Her team is using drones to measure how periphyton coverage changes across habitats and seasons. By combining that information with data on sunlight, water quality and nutrient flows, they aim to develop methods to predict when periphyton will be abundant and mercury methylation will be at its highest.

The group is also developing varied approaches to curb methylation. For example, they're testing whether filter-feeding native freshwater mussels could suck mercury out of the water while simultaneously increasing biodiversity and stream health. They've deployed long term tests on using sorbents to bind to mercury for easier removal, with promising results.

Much of this work happens inside ORNL's 8,000 square-foot Aquatic Ecology Lab, where recent upgrades allow scientists to pump water from nearby contaminated waterways into indoor tanks. These simulated streams offer a rare chance to conduct ecological research in a controlled setting.

The world-class facility is one of many research tools Mathews appreciates at ORNL. "For scientists, it's like being a kid in a candy shop," she said.

Never a dull moment

Between her ever-evolving projects, her mix of field and lab work and her management responsibilities, there's no such thing as a typical day for Mathews. Whether she's donning waders to collect water samples or writing a report, she embraces the diversity.

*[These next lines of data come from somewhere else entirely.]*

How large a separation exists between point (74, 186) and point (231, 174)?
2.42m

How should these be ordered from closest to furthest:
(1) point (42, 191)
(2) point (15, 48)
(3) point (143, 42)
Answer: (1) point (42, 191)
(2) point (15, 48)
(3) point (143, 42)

"I like that my job is different every day, that we're pushing the boundaries of our understanding," Mathews said. "We are always moving forward."

The work gets her outside, something she's always loved. Mathews is an avid traveler with hobbies that get her out and about. "East Tennessee is a great place for hiking, kayaking, mountain biking and motorcycling … all things that I love to do," she said. With a 6-month-old at home, these days you're more likely to catch her doing wheelies with a stroller than on a motorcycle, but she intends to share her love of the outdoors with her daughter.

When it comes to her career in science, "I can't imagine doing anything else," Mathews said. "Because you basically get to be a curious kid for the rest of your life. As scientists, we never stop asking questions."